À l’Université d’Antananarivo, un atelier a sensibilisé les acteurs publics, privés et académiques au rôle des normes SPS dans l’accès aux marchés.
Un atelier consacré aux normes sanitaires et phytosanitaires (SPS) s’est tenu au Grand Amphithéâtre de l’École supérieure des sciences agronomiques, à l’Université d’Antananarivo, dans le cadre de la Journée de l’Europe. Les échanges ont porté sur le rôle de ces normes dans l’amélioration de la qualité et de la sécurité des produits, ainsi que dans l’accès aux marchés à Madagascar.

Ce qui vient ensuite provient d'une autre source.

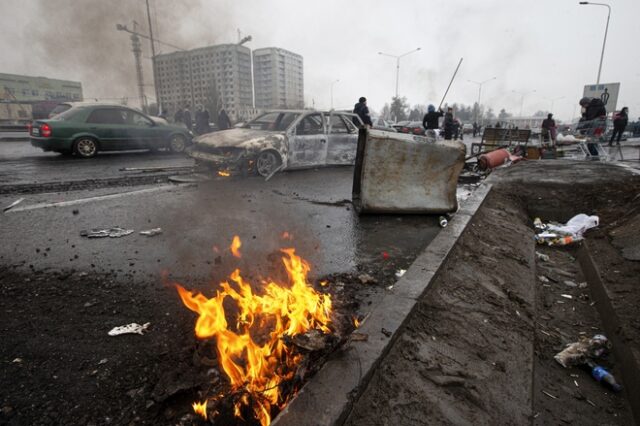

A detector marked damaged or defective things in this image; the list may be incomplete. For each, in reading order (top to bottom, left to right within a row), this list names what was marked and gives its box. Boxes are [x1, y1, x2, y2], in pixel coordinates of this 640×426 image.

burned car [188, 110, 362, 177]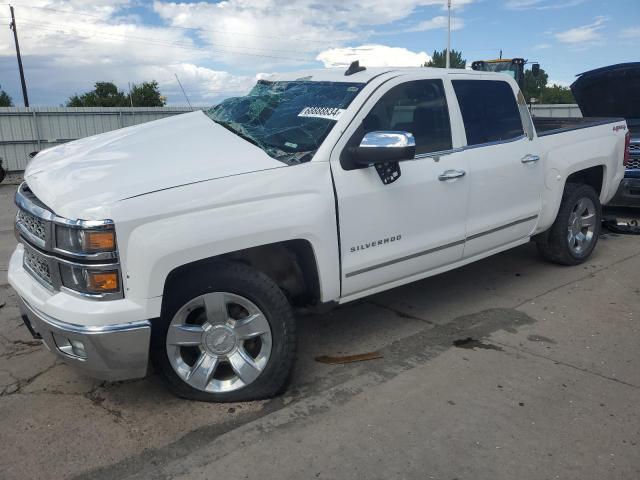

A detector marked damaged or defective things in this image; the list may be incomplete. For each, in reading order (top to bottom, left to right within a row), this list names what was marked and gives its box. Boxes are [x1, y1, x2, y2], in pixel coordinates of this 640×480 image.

dented hood [24, 110, 284, 219]
shattered windshield [206, 79, 364, 164]
cracked windshield glass [206, 80, 364, 165]
dented hood [572, 63, 640, 134]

L’initiative a réuni des experts, des représentants du gouvernement, du secteur privé et du milieu académique, afin de sensibiliser le public à l’importance des normes pour garantir la qualité des produits et faciliter l’accès aux marchés locaux et internationaux.

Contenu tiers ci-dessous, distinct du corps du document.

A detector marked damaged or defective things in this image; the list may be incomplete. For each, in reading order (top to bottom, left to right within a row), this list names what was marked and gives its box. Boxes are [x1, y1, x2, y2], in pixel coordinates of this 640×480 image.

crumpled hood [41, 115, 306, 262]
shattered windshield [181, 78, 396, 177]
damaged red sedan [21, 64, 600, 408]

L’atelier a mis en lumière le rôle stratégique des normes sanitaires dans la sécurité des consommateurs, la compétitivité des produits malgaches et la création d’opportunités économiques, en particulier pour le secteur agricole et agroalimentaire.
Selon l’ambassadeur de l’Union européenne, les normes sanitaires et phytosanitaires constituent aujourd’hui la clé d’entrée pour de nombreux marchés internationaux. Ces normes permettent à Madagascar d’exporter ses produits agricoles classiques, vanille, cacao, café, clou de girofle, vers l’Europe, l’Afrique ou l’Asie, tout en garantissant la protection des consommateurs et de l’environnement, a-t-il expliqué.
Respecter ces normes n’est pas seulement une obligation technique, c’est un levier macro- économique qui peut stimuler la production, créer des emplois et dynamiser l’économie nationale. Le professeur Hery Razafimahatratra a rappelé que ces normes concernent aussi bien les productions locales que les exportations.
« Les normes sanitaires et phytosanitaires fixent des standards à respecter pour la production et la transformation des produits, à Madagascar comme à l’étranger. En s’adaptant à ces standards, le pays peut accéder à une multitude de marchés mondiaux », a-t-il souligné.
L’exemple de pays africains comme le Kenya, le Botswana ou l’Afrique du Sud montre que l’adaptation à ces normes est possible avec la volonté politique et la mobilisation des opérateurs économiques et agricoles.
L’atelier a également permis de sensibiliser les jeunes, les entrepreneurs et les associations agricoles à l’importance de ces normes pour l’employabilité, la compétitivité et l’exportation.